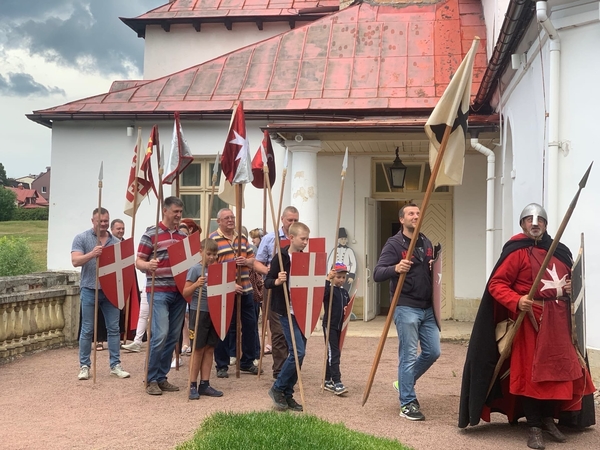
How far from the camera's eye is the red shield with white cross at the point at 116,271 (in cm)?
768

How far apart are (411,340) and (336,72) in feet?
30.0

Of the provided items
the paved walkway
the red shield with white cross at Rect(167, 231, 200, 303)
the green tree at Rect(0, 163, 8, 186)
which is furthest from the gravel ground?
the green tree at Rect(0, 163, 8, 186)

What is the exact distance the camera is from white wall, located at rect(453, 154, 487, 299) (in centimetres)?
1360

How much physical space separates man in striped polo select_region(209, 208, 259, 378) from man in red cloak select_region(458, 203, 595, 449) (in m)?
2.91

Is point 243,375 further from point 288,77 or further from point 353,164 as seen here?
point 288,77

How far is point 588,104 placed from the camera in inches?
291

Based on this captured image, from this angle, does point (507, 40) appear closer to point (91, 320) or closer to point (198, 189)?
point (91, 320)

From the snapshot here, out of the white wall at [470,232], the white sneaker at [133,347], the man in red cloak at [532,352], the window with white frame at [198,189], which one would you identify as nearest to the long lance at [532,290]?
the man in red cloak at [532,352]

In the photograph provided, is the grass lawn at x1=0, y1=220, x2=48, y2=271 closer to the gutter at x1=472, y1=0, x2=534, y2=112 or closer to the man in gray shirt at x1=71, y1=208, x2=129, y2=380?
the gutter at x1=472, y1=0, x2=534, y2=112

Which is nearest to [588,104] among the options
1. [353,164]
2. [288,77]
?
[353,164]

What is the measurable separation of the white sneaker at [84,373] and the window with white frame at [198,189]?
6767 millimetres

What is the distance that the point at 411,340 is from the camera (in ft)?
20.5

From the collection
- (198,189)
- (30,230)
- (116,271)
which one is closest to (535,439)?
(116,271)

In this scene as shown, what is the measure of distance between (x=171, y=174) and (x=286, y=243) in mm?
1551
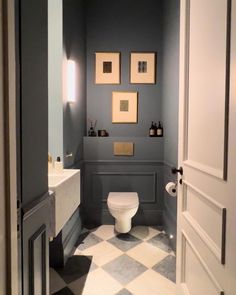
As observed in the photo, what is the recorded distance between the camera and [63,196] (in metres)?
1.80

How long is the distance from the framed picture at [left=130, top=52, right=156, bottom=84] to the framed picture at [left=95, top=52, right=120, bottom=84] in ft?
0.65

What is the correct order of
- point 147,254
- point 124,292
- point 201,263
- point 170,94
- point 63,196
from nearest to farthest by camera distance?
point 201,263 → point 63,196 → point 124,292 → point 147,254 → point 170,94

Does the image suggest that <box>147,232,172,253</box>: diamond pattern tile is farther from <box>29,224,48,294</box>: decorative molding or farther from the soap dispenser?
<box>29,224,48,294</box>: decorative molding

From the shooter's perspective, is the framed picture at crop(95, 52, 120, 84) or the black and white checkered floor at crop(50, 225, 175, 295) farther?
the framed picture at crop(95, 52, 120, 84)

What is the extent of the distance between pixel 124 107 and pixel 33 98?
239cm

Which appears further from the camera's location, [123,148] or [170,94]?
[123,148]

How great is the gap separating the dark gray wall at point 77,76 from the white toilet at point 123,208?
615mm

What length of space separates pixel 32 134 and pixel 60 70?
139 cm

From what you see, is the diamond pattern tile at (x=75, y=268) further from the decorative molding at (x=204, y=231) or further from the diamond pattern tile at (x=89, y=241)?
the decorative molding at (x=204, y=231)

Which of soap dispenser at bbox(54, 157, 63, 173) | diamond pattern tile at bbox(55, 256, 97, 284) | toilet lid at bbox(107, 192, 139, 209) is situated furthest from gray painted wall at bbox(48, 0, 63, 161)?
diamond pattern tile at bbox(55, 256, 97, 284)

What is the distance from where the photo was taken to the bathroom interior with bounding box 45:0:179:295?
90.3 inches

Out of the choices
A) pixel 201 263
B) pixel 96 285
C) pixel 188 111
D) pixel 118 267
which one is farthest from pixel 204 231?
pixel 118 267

################

Please rewrite all of the data above with each "camera" changed to "viewer" and everything else left as it is. Leave the pictures out of your answer.

How far from the viewer's eye is the red shield with white cross at the point at 116,271 (in cm)?
768

How far apart are (411,340) and (336,72) in feet?
30.0

Of the provided items
the paved walkway
the red shield with white cross at Rect(167, 231, 200, 303)
the green tree at Rect(0, 163, 8, 186)
which is furthest from the gravel ground?
the green tree at Rect(0, 163, 8, 186)

What is the exact distance the viewer is from white wall, located at rect(453, 154, 487, 299) (in centimetres)?
1360

How much physical space separates man in striped polo select_region(209, 208, 259, 378) from man in red cloak select_region(458, 203, 595, 449) (in m)?
2.91

Is point 243,375 further from point 288,77 or further from point 353,164 as seen here?
point 288,77

How far is point 588,104 placed from the viewer in inches?
291

Based on this captured image, from this angle, does point (507, 40) appear closer to point (91, 320) or closer to point (198, 189)?
point (91, 320)

From the snapshot here, out of the white wall at [470,232], the white sneaker at [133,347], the man in red cloak at [532,352], the window with white frame at [198,189], which one would you identify as nearest to the long lance at [532,290]?
the man in red cloak at [532,352]

In the photograph provided, is the grass lawn at x1=0, y1=220, x2=48, y2=271 closer to the gutter at x1=472, y1=0, x2=534, y2=112 or closer to the man in gray shirt at x1=71, y1=208, x2=129, y2=380?
the gutter at x1=472, y1=0, x2=534, y2=112

Which is nearest to [588,104] among the options
1. [353,164]
2. [288,77]
?
[353,164]

What is the measurable separation of the white sneaker at [84,373] and the window with white frame at [198,189]?
6767 millimetres

What is the distance that the point at 411,340 is from the viewer (in ft)?
20.5

From the collection
- (198,189)
- (30,230)
- (116,271)
which one is closest to (535,439)?
(116,271)

In this scene as shown, what is the measure of distance between (x=171, y=174) and (x=286, y=243) in mm?
1551
As observed in the photo, what is the recorded distance between the viewer and [63,196] (in metres)?
1.80

How long is the distance from the framed picture at [left=130, top=52, right=156, bottom=84] to the framed picture at [left=95, top=52, right=120, bottom=84] in ft?
0.65

What is the correct order of
- point 147,254
- point 124,292
- point 201,263
- point 170,94
- point 63,196
from nearest to farthest by viewer distance?
point 201,263 → point 63,196 → point 124,292 → point 147,254 → point 170,94

Does the image suggest that <box>147,232,172,253</box>: diamond pattern tile is farther from <box>29,224,48,294</box>: decorative molding or farther from the soap dispenser?
<box>29,224,48,294</box>: decorative molding

From the shooter's perspective, is the framed picture at crop(95, 52, 120, 84) or the black and white checkered floor at crop(50, 225, 175, 295) farther?
the framed picture at crop(95, 52, 120, 84)

What is the extent of the distance between pixel 124 107 and pixel 33 98?
239cm

Which appears further from the viewer's location, [123,148] or [170,94]?
[123,148]

How great is the gap separating the dark gray wall at point 77,76 from the white toilet at point 123,208?
615mm

What length of space separates pixel 32 134 and pixel 60 70?
139 cm

From what you see, is the diamond pattern tile at (x=75, y=268) further from the decorative molding at (x=204, y=231) or further from the diamond pattern tile at (x=89, y=241)?
the decorative molding at (x=204, y=231)

Which of soap dispenser at bbox(54, 157, 63, 173) | diamond pattern tile at bbox(55, 256, 97, 284) | toilet lid at bbox(107, 192, 139, 209) is situated furthest from gray painted wall at bbox(48, 0, 63, 161)?
diamond pattern tile at bbox(55, 256, 97, 284)

What is the distance from where the photo was taken to the bathroom interior with bounding box 45:0:179:295?
90.3 inches

Out of the choices
A) pixel 201 263
B) pixel 96 285
C) pixel 188 111
D) pixel 118 267
which one is farthest from pixel 204 231?
pixel 118 267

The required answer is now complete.